Please refer to FIG. 8. FIG. 8 is a schematic diagram illustrating a light emitting device according to a fourth preferred embodiment of the present invention. As shown in FIG. 8, the difference between a light emitting device 400 of this embodiment and the light emitting device 300 of the third preferred embodiment is that the second optical structure 140 in this embodiment is disposed between the substrate 110 and the light emitting unit 120. Apart from the allocation of the second optical structure 140 in this embodiment, the other components, allocations, material properties, and light emitting methods in this embodiment are similar to those of the light emitting device 300 in the third preferred embodiment detailed above and will not be redundantly described.
It is worth noting that apart from the first optical structure 130 described above, the optical structure in the present invention may also include the second optical structure 140 shown in FIG. 7 and FIG. 8. Furthermore, the substrate 110 shown in FIGS. 1-6, which includes the second nanostructures 110G, the corresponding third quantum dot units QR2 and the corresponding fourth quantum dot units QG2, may also be regarded as a variation embodiment of the optical structure in the present invention. In other words, the base material of the optical structure may also include a substrate or a film.

#### [AIM OF THE EXERCISE]
From the passage on the light emitting device, reproduce word for word the stretch that starts at the words "It is worth" and runs through "substrate or a film.".

#### [PROVIDED DATA]
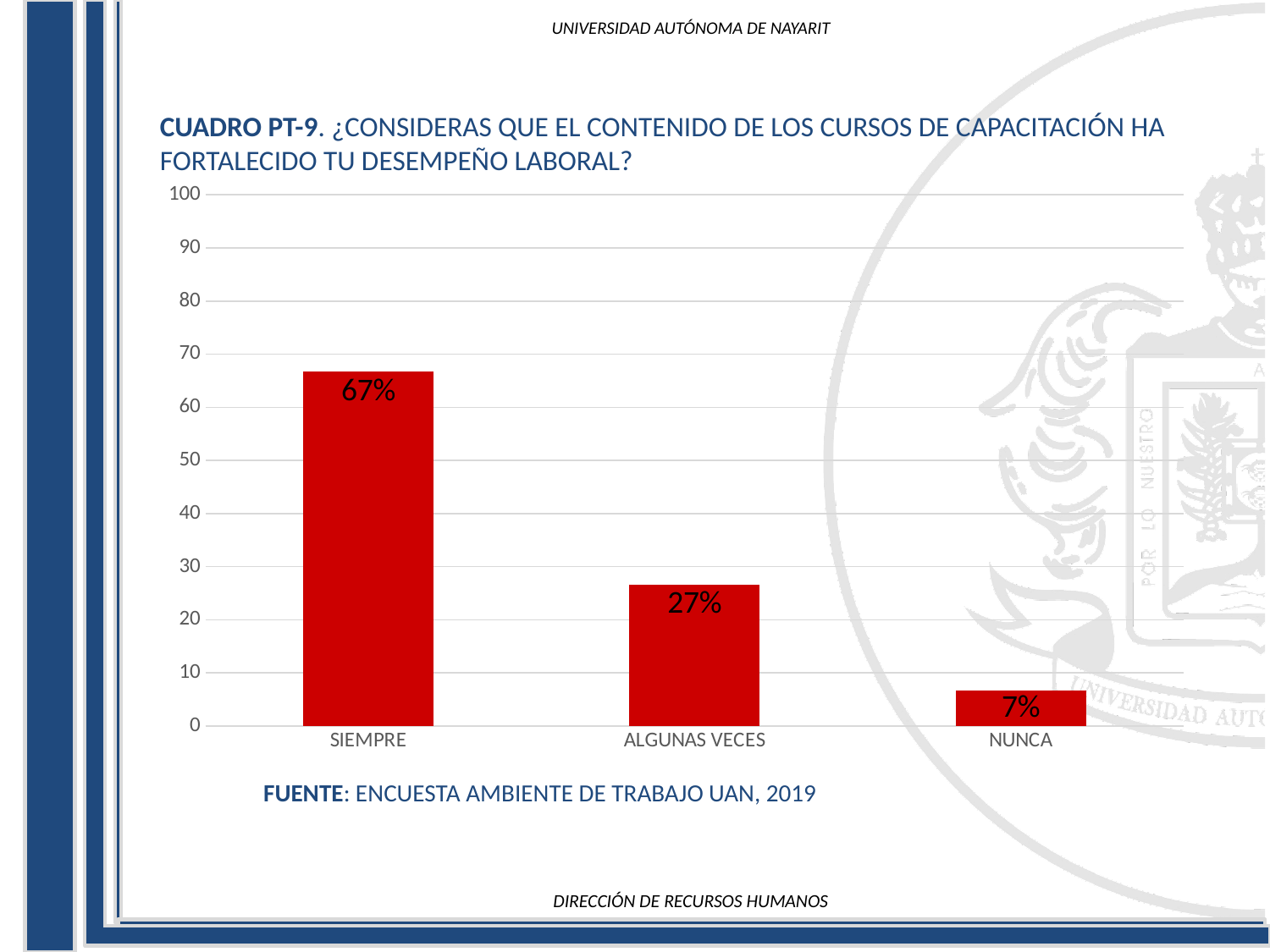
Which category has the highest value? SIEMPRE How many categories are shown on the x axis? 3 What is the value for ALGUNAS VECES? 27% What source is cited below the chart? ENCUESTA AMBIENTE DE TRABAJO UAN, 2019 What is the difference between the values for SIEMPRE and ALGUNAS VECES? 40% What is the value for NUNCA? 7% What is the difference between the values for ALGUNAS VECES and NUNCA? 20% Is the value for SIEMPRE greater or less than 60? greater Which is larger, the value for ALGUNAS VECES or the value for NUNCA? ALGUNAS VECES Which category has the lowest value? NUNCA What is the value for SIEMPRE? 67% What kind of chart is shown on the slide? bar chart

#### [RESULT]
It is worth noting that apart from the first optical structure 130 described above, the optical structure in the present invention may also include the second optical structure 140 shown in FIG. 7 and FIG. 8. Furthermore, the substrate 110 shown in FIGS. 1-6, which includes the second nanostructures 110G, the corresponding third quantum dot units QR2 and the corresponding fourth quantum dot units QG2, may also be regarded as a variation embodiment of the optical structure in the present invention. In other words, the base material of the optical structure may also include a substrate or a film.